² See Cinemateca, by Luiz Otávio Pimentel, published June 26, 1971, in the Plug column of the Correio da Manhã newspaper. In PIRES, Paulo Roberto (org). Torquato Neto, Torquatália (Geleia Geral). Rio de Janeiro: Rocco, 2003.


About the author

Fabio Morais (São Paulo, 1975) is a visual artist with a master’s degree and doctorate in the visual arts from UDESC. He is currently doing post-doctoral research at ECA-USP on video writing. His most recent solo show was Gráfico fágico (2024), at the Cabinet du Livre d’artiste (Rennes, France).
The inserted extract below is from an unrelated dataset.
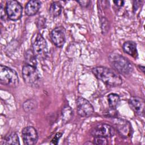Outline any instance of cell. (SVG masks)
<instances>
[{"instance_id":"6da1fadb","label":"cell","mask_w":145,"mask_h":145,"mask_svg":"<svg viewBox=\"0 0 145 145\" xmlns=\"http://www.w3.org/2000/svg\"><path fill=\"white\" fill-rule=\"evenodd\" d=\"M93 74L97 79L110 86H119L122 83L121 76L113 70L104 66H97L92 69Z\"/></svg>"},{"instance_id":"603a6c76","label":"cell","mask_w":145,"mask_h":145,"mask_svg":"<svg viewBox=\"0 0 145 145\" xmlns=\"http://www.w3.org/2000/svg\"><path fill=\"white\" fill-rule=\"evenodd\" d=\"M124 2H125L123 1H113V3H114V4L118 7L122 6L124 4Z\"/></svg>"},{"instance_id":"30bf717a","label":"cell","mask_w":145,"mask_h":145,"mask_svg":"<svg viewBox=\"0 0 145 145\" xmlns=\"http://www.w3.org/2000/svg\"><path fill=\"white\" fill-rule=\"evenodd\" d=\"M24 143L26 145L35 144L38 139V134L36 129L33 126L24 127L22 133Z\"/></svg>"},{"instance_id":"ba28073f","label":"cell","mask_w":145,"mask_h":145,"mask_svg":"<svg viewBox=\"0 0 145 145\" xmlns=\"http://www.w3.org/2000/svg\"><path fill=\"white\" fill-rule=\"evenodd\" d=\"M114 128L110 125L106 123H100L95 126L91 130V134L95 137H104L110 138L114 135Z\"/></svg>"},{"instance_id":"5bb4252c","label":"cell","mask_w":145,"mask_h":145,"mask_svg":"<svg viewBox=\"0 0 145 145\" xmlns=\"http://www.w3.org/2000/svg\"><path fill=\"white\" fill-rule=\"evenodd\" d=\"M122 48L126 53L130 56L135 57L137 55V45L132 41H128L124 42L122 45Z\"/></svg>"},{"instance_id":"7402d4cb","label":"cell","mask_w":145,"mask_h":145,"mask_svg":"<svg viewBox=\"0 0 145 145\" xmlns=\"http://www.w3.org/2000/svg\"><path fill=\"white\" fill-rule=\"evenodd\" d=\"M78 3H79L80 6L82 7H87L89 5L90 1H77Z\"/></svg>"},{"instance_id":"7c38bea8","label":"cell","mask_w":145,"mask_h":145,"mask_svg":"<svg viewBox=\"0 0 145 145\" xmlns=\"http://www.w3.org/2000/svg\"><path fill=\"white\" fill-rule=\"evenodd\" d=\"M129 104L131 109L138 115L143 114L144 111V101L138 97H132L129 99Z\"/></svg>"},{"instance_id":"3957f363","label":"cell","mask_w":145,"mask_h":145,"mask_svg":"<svg viewBox=\"0 0 145 145\" xmlns=\"http://www.w3.org/2000/svg\"><path fill=\"white\" fill-rule=\"evenodd\" d=\"M1 83L11 87H16L19 84V78L16 72L6 66H0Z\"/></svg>"},{"instance_id":"9c48e42d","label":"cell","mask_w":145,"mask_h":145,"mask_svg":"<svg viewBox=\"0 0 145 145\" xmlns=\"http://www.w3.org/2000/svg\"><path fill=\"white\" fill-rule=\"evenodd\" d=\"M114 125L120 135L123 138H128L131 134V126L126 120L117 118L114 121Z\"/></svg>"},{"instance_id":"2e32d148","label":"cell","mask_w":145,"mask_h":145,"mask_svg":"<svg viewBox=\"0 0 145 145\" xmlns=\"http://www.w3.org/2000/svg\"><path fill=\"white\" fill-rule=\"evenodd\" d=\"M36 58L37 57L35 56L32 50L29 49L25 52L24 54V58L26 62V65L36 67L37 66Z\"/></svg>"},{"instance_id":"ffe728a7","label":"cell","mask_w":145,"mask_h":145,"mask_svg":"<svg viewBox=\"0 0 145 145\" xmlns=\"http://www.w3.org/2000/svg\"><path fill=\"white\" fill-rule=\"evenodd\" d=\"M62 136V133H58L56 134V135L54 136V137L53 138V139H52V140L50 142V144H57L59 139H60V138Z\"/></svg>"},{"instance_id":"5b68a950","label":"cell","mask_w":145,"mask_h":145,"mask_svg":"<svg viewBox=\"0 0 145 145\" xmlns=\"http://www.w3.org/2000/svg\"><path fill=\"white\" fill-rule=\"evenodd\" d=\"M22 76L25 83L30 86H36L40 81V76L36 67L25 65L22 68Z\"/></svg>"},{"instance_id":"d6986e66","label":"cell","mask_w":145,"mask_h":145,"mask_svg":"<svg viewBox=\"0 0 145 145\" xmlns=\"http://www.w3.org/2000/svg\"><path fill=\"white\" fill-rule=\"evenodd\" d=\"M93 141L94 144L97 145H106L108 144L106 138L104 137H95Z\"/></svg>"},{"instance_id":"277c9868","label":"cell","mask_w":145,"mask_h":145,"mask_svg":"<svg viewBox=\"0 0 145 145\" xmlns=\"http://www.w3.org/2000/svg\"><path fill=\"white\" fill-rule=\"evenodd\" d=\"M32 50L39 59L46 58L48 55L47 43L41 34H37L33 41Z\"/></svg>"},{"instance_id":"52a82bcc","label":"cell","mask_w":145,"mask_h":145,"mask_svg":"<svg viewBox=\"0 0 145 145\" xmlns=\"http://www.w3.org/2000/svg\"><path fill=\"white\" fill-rule=\"evenodd\" d=\"M76 110L80 116L88 117L93 114L94 108L87 99L79 97L76 100Z\"/></svg>"},{"instance_id":"ac0fdd59","label":"cell","mask_w":145,"mask_h":145,"mask_svg":"<svg viewBox=\"0 0 145 145\" xmlns=\"http://www.w3.org/2000/svg\"><path fill=\"white\" fill-rule=\"evenodd\" d=\"M62 6L58 2H54L51 3L49 7V13L53 17L59 16L62 12Z\"/></svg>"},{"instance_id":"4fadbf2b","label":"cell","mask_w":145,"mask_h":145,"mask_svg":"<svg viewBox=\"0 0 145 145\" xmlns=\"http://www.w3.org/2000/svg\"><path fill=\"white\" fill-rule=\"evenodd\" d=\"M41 3L39 0L28 1L25 7V12L28 16H33L37 14L41 7Z\"/></svg>"},{"instance_id":"7a4b0ae2","label":"cell","mask_w":145,"mask_h":145,"mask_svg":"<svg viewBox=\"0 0 145 145\" xmlns=\"http://www.w3.org/2000/svg\"><path fill=\"white\" fill-rule=\"evenodd\" d=\"M109 60L113 67L123 75H129L133 71V67L130 62L120 54H111L109 57Z\"/></svg>"},{"instance_id":"e0dca14e","label":"cell","mask_w":145,"mask_h":145,"mask_svg":"<svg viewBox=\"0 0 145 145\" xmlns=\"http://www.w3.org/2000/svg\"><path fill=\"white\" fill-rule=\"evenodd\" d=\"M108 100L110 108L113 109H116L120 104V97L116 93H112L109 94L108 96Z\"/></svg>"},{"instance_id":"8fae6325","label":"cell","mask_w":145,"mask_h":145,"mask_svg":"<svg viewBox=\"0 0 145 145\" xmlns=\"http://www.w3.org/2000/svg\"><path fill=\"white\" fill-rule=\"evenodd\" d=\"M50 38L57 47H62L65 42V29L61 26L54 28L50 33Z\"/></svg>"},{"instance_id":"44dd1931","label":"cell","mask_w":145,"mask_h":145,"mask_svg":"<svg viewBox=\"0 0 145 145\" xmlns=\"http://www.w3.org/2000/svg\"><path fill=\"white\" fill-rule=\"evenodd\" d=\"M5 11H6V10L4 9L3 5L1 4L0 6V12H1V18L2 19H5V15H6L5 14H6V12H5Z\"/></svg>"},{"instance_id":"9a60e30c","label":"cell","mask_w":145,"mask_h":145,"mask_svg":"<svg viewBox=\"0 0 145 145\" xmlns=\"http://www.w3.org/2000/svg\"><path fill=\"white\" fill-rule=\"evenodd\" d=\"M19 139L17 134L12 132L7 134L3 140V144H19Z\"/></svg>"},{"instance_id":"8992f818","label":"cell","mask_w":145,"mask_h":145,"mask_svg":"<svg viewBox=\"0 0 145 145\" xmlns=\"http://www.w3.org/2000/svg\"><path fill=\"white\" fill-rule=\"evenodd\" d=\"M6 12L8 18L12 20H17L22 16L23 7L16 1H8L6 4Z\"/></svg>"}]
</instances>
He has held eight solo exhibitions at Galeria Vermelho and has also taken part in group exhibitions at institutions such as the Bienal de São Paulo and the Bienal do Mercosul (Porto Alegre), MAM-SP, Instituto Tomie Ohtake, among others. He has works in the collections of MAM-SP, Museu da Língua Portuguesa (São Paulo), Museu da Pampulha (Belo Horizonte) and CGAC (Santiago de Compostela) and art books in the collections of the Coleção de Livros de Artista da UFMG (Belo Horizonte), CCSP (São Paulo), the library at MoMA and the Metropolitan Museum of Art (New York), the Tate Library and Archive (London) and Bibliothèque Kandinsky – Centre Pompidou (Paris), among others.